Other Time Dimensions Counts

Consider the expression,

$x.mv$

Differentiating wrt $t$,

$\cfrac { d\left( x.mv\right)  }{ dt } =\cfrac { dx }{ dt } mv+x\cfrac { d\left(mv\right) }{ dt } =mv^{ 2 }+x.F$

where,

$F=\cfrac { d\left(mv\right) }{ dt }$,    $v=\cfrac { dx }{ dt }$

When $x.mv$ is periodic over period $T$,

$x.mv=\int _{ 0 }^{ T }{ mv^{ 2 }+x.F } dt=\left( mv^{ 2 }+x.F \right) T$

where $mv^{ 2 }+x.F$ is assumed constant over $t$ and

$f=\cfrac{1}{T}$

Let,

$h=x.mv$

then,

$hf=E=mv^{ 2 }+x.F$

But,

 $E\ne mv^{ 2 }+x.F$.

$E=KE+PE$

What happened?  From the post "Not A Wave, But Work Done!" when $v=c$,

$\cfrac { \partial \, \psi  }{ \partial \, t } =2\cfrac { \partial V\,  }{ \partial \, t }=2\cfrac { \partial T\,  }{ \partial \, t }$

We have

$V=T+C$

where $C$ is the constant of integration after integrating over $t$.
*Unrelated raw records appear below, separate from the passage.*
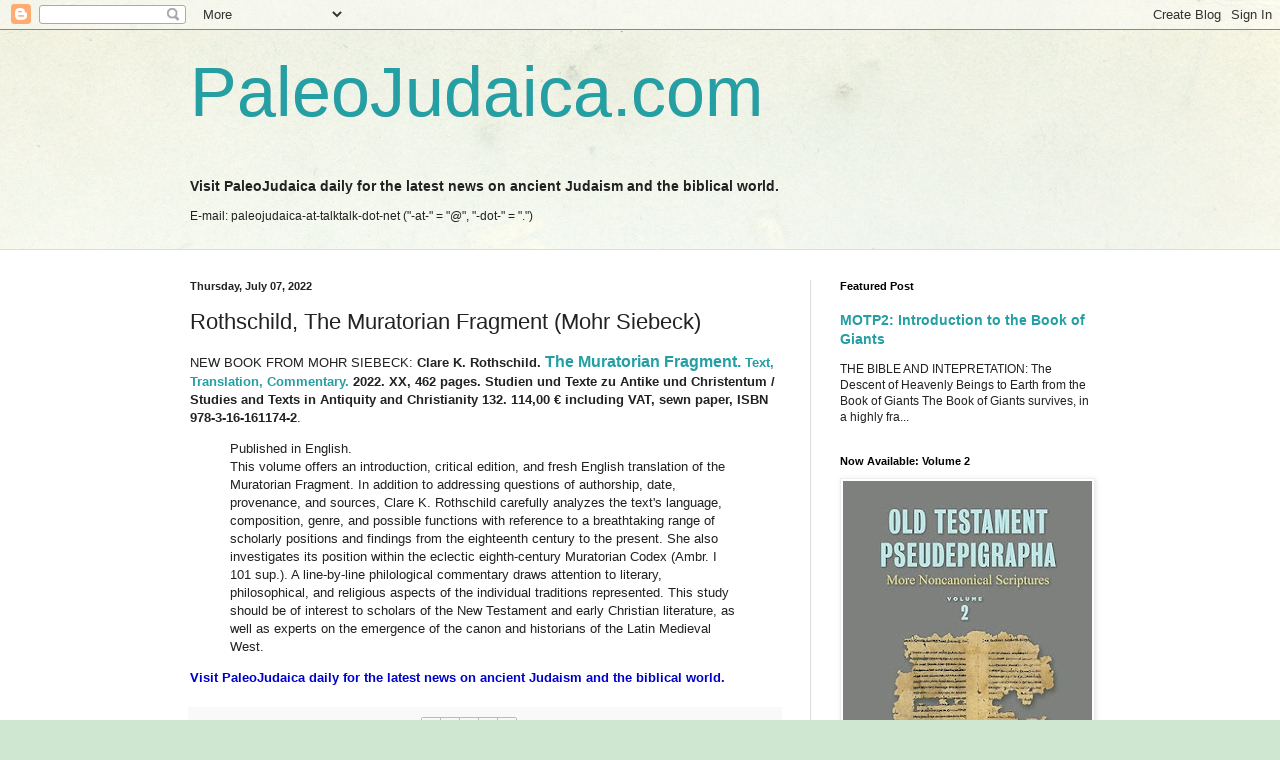

--- FILE ---
content_type: text/html; charset=UTF-8
request_url: https://paleojudaica.blogspot.com/b/stats?style=BLACK_TRANSPARENT&timeRange=LAST_MONTH&token=APq4FmBI_cPZ2-zHuR36l5l-9ZVty37y0LdQANBDNpsrvYUvPRb-kexqN3qLWTQGubomX9pE6j3lQqEnnMxF-2anAaO4a86CoQ
body_size: -11
content:
{"total":231984,"sparklineOptions":{"backgroundColor":{"fillOpacity":0.1,"fill":"#000000"},"series":[{"areaOpacity":0.3,"color":"#202020"}]},"sparklineData":[[0,100],[1,93],[2,62],[3,49],[4,73],[5,83],[6,78],[7,77],[8,46],[9,64],[10,52],[11,67],[12,43],[13,19],[14,29],[15,23],[16,31],[17,49],[18,31],[19,31],[20,51],[21,35],[22,35],[23,19],[24,37],[25,32],[26,27],[27,30],[28,32],[29,11]],"nextTickMs":36734}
If $C=0$, ie there is no bias in oscillation as $\psi$ interchange between $V$ and $T$.  Then,

$V=T$

If a particle is in circulation at velocity $v=c$,

$T=\cfrac{1}{2}mc^2$

and so,

$U=T=\cfrac{1}{2}mc^2$  and so,

$\psi=U+T=mc^2$

In which case,

$hf=mc^{ 2 }+x.F=\psi+x.F$

$E=\psi+x.F$

That is to say, $E$ is the energy of the particle plus work done on it.  As long as $F$ acts within the period $T$, the integration over $t=T$ is valid.  A collision or a photon passing at light speed are within this assumption.

The assumption that $C=0$, also applies to $E$, as such $C=0$ is just assuming a reference potential of zero in a system.

Why is $x.F$ called the work function before it was worked out as work done by a force?